- PROBLEM REQUIREMENTS: Retype the lines of the records below exactly, starting at the line that contains "this 845×633 image." and ending at the line that contains "damaged white car [760, 117, 844, 280]", both included.

- LISTED RECORDS:

╭──

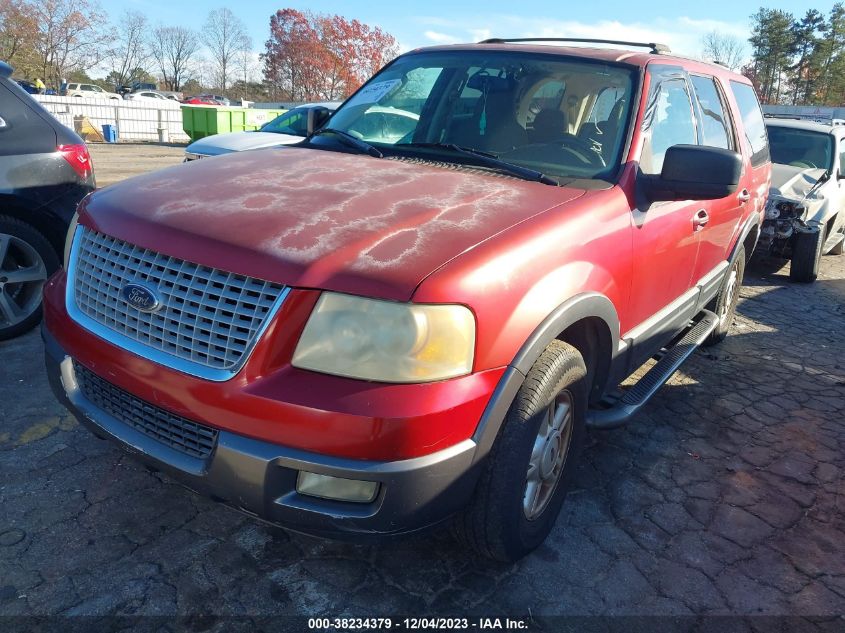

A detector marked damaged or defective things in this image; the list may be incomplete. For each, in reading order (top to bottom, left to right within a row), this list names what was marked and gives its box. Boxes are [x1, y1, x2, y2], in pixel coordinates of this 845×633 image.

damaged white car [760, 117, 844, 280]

╰──
╭──

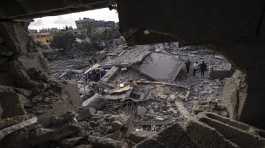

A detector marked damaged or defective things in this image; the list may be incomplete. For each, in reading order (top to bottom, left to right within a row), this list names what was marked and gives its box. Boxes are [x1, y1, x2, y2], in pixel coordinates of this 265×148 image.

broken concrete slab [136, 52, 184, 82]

╰──
╭──

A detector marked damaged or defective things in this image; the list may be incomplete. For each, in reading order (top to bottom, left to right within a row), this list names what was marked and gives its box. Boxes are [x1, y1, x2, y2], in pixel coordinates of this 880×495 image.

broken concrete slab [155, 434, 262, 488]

╰──

- THE REPLY:
A detector marked damaged or defective things in this image; the list may be incomplete. For each, in reading order (top to bottom, left to right within a row), this list names what was marked and gives its box. Boxes are [x1, y1, x2, y2], in pixel coordinates of this 845×633 image.

damaged white car [760, 117, 844, 280]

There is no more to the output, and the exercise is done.